A Provação

Eram sete e meia da noite e a escuridão já principiava a cair sobre a pequena Cans. Os meninos, como de costume, estavam jogando bola na rua. Havia agora um coleguinha novo na turma – um coleguinha que deveria ser posto em prova, como todos os outros um dia o foram.

A bola corria de mão em mão, saltitando alegre e graciosamente, fazendo de cada rosto de menino uma só expressão de contentamento. Isso pelo menos até passarem em frente ao cemitério, quando todos os rostos ganharam traços de apreensão – todos menos um: o de Rainer.

Em Cans, aquele lugar era proibido para as crianças e temido por adultos. Ninguém ousava enfrentar os seus mortos. Ninguém tinha forças ou coragem para tanto. Há muito que nem o coveiro era da cidade, tinha de ser sempre alguém de fora, alguém que não conhecesse, nem acreditasse nos fatos. Assim como Rainer não conhecia, assim como Rainer não acreditaria.

Os meninos se entreolharam; havia chegado a hora. A bola foi então lançada para dentro da ampla sala de mortos. Todos olharam para a figura magrela e branca de Rainer. Como poderia aquela coisinha miúda e frágil passar àquela provação tão temida pelos mais corajosos homens? Não se sabia, mas ele teria que fazê-lo. Para morar em Cans e ser aceito perante a sociedade tinha-se primeiro que passar por aquele teste. Muitos dos que entraram por aquela fenda não saíram. Muitos ficaram para sempre junto dos seus próprios mortos; junto dos mortos que lhe tiraram a vida.

Rainer não percebeu a mudança que ocorrera nos garotos e entrou dono de si naquele lugar mal-cheiroso. Tinha se encontrar a bola o mais depressa possível. Só seria aceito no grupo se conseguisse não perder a bola, se fosse rápido o bastante.

O lugar estava muito escuro, além de úmido. Seus passos pareciam ecoar longe e ao mesmo tempo estranhamente perto.
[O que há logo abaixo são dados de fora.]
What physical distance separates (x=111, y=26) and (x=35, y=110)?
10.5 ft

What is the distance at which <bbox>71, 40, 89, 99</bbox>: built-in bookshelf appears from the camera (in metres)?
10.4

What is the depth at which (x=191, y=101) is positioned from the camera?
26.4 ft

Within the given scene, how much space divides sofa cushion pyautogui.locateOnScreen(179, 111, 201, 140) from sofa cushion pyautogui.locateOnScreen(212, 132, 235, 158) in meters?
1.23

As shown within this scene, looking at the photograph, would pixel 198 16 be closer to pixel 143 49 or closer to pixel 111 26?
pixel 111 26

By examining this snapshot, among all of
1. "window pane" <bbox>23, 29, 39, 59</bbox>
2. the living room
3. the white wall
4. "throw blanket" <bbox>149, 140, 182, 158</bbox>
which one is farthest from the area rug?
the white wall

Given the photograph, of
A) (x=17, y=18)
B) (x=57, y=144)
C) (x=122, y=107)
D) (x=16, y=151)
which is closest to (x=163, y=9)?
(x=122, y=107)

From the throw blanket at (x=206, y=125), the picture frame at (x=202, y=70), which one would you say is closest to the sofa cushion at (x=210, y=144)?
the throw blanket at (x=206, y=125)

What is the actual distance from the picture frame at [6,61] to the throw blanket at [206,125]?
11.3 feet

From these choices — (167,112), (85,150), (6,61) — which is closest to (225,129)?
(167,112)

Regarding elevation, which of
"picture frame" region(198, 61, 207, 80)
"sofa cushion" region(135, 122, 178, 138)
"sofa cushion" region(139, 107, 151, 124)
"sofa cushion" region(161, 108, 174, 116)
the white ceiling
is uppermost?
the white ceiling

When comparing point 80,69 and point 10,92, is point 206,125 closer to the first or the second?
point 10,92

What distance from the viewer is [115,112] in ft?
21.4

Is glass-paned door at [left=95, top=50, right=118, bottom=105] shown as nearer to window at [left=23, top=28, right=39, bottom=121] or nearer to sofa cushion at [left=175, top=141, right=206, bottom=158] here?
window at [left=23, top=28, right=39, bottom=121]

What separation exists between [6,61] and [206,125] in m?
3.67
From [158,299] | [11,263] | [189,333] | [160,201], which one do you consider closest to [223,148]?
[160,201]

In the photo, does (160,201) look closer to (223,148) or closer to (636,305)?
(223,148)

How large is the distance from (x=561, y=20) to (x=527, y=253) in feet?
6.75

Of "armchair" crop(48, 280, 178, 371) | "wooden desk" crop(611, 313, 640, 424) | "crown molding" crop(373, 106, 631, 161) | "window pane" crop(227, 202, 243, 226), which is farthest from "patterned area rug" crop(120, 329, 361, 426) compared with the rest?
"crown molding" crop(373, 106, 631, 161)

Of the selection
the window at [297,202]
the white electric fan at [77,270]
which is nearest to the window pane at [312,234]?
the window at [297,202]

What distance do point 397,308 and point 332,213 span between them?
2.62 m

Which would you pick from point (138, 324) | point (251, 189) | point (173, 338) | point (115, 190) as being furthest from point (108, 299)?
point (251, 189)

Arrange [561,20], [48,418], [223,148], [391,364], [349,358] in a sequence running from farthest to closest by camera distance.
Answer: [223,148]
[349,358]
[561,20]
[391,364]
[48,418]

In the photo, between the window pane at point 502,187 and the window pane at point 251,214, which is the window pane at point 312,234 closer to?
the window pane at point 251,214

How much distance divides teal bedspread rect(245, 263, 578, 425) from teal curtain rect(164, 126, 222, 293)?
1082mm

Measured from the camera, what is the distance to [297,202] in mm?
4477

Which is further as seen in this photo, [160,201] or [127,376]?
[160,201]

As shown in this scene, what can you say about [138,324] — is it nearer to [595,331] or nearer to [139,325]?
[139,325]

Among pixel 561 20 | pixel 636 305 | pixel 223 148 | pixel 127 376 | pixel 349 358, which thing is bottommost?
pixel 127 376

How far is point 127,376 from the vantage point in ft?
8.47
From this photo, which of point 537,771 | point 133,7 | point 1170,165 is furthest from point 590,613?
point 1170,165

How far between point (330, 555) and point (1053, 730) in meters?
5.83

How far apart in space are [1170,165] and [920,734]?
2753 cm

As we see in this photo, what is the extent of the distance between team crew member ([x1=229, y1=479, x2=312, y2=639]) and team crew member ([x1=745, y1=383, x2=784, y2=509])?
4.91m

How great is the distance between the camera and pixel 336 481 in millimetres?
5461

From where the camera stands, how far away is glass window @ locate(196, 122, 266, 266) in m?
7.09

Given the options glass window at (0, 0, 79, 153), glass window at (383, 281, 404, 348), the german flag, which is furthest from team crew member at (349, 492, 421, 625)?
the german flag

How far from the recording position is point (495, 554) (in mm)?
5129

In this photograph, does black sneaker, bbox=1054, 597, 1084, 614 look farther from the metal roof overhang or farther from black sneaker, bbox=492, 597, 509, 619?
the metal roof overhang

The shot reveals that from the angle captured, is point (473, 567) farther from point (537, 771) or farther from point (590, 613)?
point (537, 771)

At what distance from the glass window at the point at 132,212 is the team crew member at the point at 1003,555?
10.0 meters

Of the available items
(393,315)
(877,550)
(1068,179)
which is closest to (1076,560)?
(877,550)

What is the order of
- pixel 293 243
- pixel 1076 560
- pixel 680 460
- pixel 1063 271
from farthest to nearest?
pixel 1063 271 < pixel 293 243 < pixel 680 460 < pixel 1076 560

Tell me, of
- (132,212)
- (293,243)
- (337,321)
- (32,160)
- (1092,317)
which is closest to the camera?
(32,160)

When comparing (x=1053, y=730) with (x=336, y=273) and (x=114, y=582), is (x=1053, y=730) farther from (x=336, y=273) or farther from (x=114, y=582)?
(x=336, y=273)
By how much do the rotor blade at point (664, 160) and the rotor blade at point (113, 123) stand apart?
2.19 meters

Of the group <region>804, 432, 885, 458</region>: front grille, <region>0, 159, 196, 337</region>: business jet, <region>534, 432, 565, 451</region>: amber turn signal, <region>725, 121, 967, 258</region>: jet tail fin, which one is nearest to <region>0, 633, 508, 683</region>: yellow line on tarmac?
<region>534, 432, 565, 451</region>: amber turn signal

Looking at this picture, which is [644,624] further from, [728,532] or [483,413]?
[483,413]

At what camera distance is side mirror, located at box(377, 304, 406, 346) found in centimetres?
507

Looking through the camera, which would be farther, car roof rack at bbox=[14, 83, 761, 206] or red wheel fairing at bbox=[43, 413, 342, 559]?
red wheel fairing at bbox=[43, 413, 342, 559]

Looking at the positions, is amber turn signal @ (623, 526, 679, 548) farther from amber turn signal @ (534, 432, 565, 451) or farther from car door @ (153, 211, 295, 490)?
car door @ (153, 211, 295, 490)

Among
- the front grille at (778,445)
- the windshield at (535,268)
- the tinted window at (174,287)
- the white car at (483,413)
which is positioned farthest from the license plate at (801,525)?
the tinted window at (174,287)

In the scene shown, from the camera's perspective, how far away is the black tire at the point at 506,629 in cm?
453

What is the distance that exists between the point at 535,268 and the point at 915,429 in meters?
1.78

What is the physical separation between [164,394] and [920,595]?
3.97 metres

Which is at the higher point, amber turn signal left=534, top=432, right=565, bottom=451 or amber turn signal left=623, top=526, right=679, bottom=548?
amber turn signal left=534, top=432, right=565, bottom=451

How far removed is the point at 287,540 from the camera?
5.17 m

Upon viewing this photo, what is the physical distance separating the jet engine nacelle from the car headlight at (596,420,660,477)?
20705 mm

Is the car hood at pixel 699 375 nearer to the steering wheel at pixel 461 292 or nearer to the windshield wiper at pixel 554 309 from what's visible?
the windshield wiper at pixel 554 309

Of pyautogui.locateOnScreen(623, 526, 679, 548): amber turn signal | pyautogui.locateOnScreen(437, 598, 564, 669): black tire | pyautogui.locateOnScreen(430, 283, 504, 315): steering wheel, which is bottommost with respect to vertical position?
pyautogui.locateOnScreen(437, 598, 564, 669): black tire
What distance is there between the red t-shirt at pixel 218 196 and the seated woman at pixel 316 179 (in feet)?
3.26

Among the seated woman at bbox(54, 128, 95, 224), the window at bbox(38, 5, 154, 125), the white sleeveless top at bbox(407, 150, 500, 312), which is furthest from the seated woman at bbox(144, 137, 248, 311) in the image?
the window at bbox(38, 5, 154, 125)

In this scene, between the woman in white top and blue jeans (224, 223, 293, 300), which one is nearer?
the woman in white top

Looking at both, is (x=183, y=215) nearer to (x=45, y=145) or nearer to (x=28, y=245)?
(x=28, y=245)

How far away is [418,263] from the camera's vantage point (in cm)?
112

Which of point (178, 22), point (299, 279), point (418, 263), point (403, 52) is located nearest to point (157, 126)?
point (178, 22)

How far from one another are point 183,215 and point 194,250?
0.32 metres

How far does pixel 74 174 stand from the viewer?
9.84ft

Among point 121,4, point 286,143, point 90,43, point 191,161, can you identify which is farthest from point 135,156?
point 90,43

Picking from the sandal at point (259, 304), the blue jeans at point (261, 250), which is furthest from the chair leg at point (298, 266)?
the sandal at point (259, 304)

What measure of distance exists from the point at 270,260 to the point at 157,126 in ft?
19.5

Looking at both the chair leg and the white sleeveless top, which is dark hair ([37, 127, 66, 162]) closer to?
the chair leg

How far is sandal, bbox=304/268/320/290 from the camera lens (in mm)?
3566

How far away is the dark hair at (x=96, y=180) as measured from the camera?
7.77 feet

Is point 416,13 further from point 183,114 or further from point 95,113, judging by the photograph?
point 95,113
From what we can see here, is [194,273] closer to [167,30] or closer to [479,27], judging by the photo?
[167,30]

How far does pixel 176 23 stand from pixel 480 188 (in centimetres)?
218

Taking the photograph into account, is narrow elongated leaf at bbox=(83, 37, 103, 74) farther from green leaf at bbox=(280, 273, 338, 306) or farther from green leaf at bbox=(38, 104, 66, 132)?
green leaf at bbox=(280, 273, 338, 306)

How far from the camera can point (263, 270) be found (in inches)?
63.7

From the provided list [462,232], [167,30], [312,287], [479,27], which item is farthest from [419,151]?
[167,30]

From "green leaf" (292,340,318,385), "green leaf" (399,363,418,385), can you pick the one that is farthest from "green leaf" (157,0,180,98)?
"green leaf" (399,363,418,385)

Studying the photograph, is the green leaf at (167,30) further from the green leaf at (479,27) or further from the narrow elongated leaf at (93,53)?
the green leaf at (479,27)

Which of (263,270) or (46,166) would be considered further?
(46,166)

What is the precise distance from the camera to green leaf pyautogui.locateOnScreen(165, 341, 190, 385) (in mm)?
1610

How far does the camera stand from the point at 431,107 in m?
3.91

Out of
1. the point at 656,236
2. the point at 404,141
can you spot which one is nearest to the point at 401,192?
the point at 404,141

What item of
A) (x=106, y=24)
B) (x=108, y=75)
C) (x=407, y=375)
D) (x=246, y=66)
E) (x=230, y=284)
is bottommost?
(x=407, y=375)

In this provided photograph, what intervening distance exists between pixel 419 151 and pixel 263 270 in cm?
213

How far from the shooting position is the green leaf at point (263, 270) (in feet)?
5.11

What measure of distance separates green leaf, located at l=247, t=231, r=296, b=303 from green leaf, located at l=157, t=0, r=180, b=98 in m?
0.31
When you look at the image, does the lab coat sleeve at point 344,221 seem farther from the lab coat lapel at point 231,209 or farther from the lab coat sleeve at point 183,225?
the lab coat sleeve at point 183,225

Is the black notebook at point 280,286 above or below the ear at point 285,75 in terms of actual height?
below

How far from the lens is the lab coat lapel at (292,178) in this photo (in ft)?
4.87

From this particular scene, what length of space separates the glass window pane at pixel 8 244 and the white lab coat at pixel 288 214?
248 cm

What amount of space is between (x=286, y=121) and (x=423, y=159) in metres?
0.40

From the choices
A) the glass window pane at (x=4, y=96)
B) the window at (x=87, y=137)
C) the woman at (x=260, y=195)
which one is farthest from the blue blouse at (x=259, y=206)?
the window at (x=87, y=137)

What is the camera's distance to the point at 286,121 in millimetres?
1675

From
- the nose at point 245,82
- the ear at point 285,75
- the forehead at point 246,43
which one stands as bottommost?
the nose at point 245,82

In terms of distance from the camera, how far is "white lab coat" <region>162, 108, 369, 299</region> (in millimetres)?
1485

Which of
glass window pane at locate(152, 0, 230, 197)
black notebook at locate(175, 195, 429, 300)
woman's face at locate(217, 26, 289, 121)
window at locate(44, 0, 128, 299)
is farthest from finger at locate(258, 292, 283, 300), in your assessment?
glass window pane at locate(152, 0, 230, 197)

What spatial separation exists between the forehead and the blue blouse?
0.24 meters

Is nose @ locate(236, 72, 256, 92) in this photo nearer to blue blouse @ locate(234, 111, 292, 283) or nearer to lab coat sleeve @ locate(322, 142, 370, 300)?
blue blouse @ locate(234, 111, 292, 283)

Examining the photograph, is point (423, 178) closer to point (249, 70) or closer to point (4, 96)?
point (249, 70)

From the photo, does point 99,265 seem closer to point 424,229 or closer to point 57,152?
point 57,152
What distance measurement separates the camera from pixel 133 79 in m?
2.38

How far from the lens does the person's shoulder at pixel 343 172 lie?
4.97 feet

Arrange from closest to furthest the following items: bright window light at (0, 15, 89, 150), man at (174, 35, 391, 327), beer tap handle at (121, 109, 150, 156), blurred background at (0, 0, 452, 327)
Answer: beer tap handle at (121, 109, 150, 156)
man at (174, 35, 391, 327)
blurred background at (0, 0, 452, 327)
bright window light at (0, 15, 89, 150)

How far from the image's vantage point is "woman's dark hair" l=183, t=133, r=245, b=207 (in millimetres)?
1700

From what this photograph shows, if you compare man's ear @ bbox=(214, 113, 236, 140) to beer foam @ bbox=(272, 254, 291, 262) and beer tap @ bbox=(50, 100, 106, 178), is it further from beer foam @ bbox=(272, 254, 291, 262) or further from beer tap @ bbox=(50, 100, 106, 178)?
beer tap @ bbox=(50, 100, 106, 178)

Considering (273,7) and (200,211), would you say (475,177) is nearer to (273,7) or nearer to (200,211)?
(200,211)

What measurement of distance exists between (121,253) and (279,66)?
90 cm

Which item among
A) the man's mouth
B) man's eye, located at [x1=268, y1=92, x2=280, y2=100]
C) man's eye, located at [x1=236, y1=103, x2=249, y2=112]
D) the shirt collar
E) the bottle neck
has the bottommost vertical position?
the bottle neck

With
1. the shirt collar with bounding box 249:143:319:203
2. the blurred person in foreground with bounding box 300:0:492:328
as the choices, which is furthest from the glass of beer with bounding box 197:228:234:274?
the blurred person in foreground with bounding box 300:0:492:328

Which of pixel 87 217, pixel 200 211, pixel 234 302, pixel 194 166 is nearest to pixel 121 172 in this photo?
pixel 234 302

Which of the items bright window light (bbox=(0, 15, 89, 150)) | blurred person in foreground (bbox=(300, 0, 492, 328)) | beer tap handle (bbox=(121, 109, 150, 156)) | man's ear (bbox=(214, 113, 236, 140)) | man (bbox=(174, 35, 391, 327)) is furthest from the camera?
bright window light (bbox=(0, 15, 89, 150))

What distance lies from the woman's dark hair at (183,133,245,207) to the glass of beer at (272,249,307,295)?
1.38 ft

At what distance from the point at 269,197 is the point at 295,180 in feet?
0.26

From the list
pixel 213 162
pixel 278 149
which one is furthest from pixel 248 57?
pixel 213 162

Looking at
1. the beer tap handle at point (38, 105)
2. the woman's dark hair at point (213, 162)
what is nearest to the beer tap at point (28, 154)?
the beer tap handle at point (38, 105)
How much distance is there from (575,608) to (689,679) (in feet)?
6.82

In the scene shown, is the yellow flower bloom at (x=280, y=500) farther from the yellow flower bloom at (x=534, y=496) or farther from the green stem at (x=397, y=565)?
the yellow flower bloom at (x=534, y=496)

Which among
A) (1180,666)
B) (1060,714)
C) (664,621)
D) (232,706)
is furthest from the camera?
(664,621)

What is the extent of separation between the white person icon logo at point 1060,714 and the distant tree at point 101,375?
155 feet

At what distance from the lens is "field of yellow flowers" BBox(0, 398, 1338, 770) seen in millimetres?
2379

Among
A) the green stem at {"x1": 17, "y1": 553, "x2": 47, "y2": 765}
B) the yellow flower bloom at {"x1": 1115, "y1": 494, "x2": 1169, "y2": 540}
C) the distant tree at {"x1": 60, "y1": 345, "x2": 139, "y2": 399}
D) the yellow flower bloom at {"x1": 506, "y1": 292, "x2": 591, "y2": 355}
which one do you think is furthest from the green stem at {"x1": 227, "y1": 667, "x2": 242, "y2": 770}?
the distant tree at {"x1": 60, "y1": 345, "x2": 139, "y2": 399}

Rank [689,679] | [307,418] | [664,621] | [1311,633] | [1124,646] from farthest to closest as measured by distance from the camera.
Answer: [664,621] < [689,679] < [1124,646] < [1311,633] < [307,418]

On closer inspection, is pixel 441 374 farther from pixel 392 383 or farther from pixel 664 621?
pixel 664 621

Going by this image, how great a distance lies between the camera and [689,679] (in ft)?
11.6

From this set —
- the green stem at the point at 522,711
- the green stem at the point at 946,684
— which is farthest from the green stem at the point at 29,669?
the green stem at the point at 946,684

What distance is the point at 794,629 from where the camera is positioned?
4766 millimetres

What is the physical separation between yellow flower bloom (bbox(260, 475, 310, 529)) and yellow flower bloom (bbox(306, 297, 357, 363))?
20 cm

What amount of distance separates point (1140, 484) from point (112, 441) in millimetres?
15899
Aquele ambiente lhe proporcionava uma sensação desconhecida. O mundo resumia-se àquele lugar gelado, formigador. A sensação, com o tempo, só aumentava e o beijo mórbido da morte parecia aproximar-se cada vez mais. “Preciso sair logo daqui! Meu Deus, me ajuda... Estou com medo...” Rainer virou-se e, quando viu a luz que vinha da rua, perdeu o chão. Sentiu-se caindo num lago de gelo, o qual lhe esfaqueava impiedosamente todo o corpo: rosto, braços, pernas, coração. Era tudo tão gelado, tão distante. Era tudo tão angustiante... Rainer sentiu-se caindo... E caiu.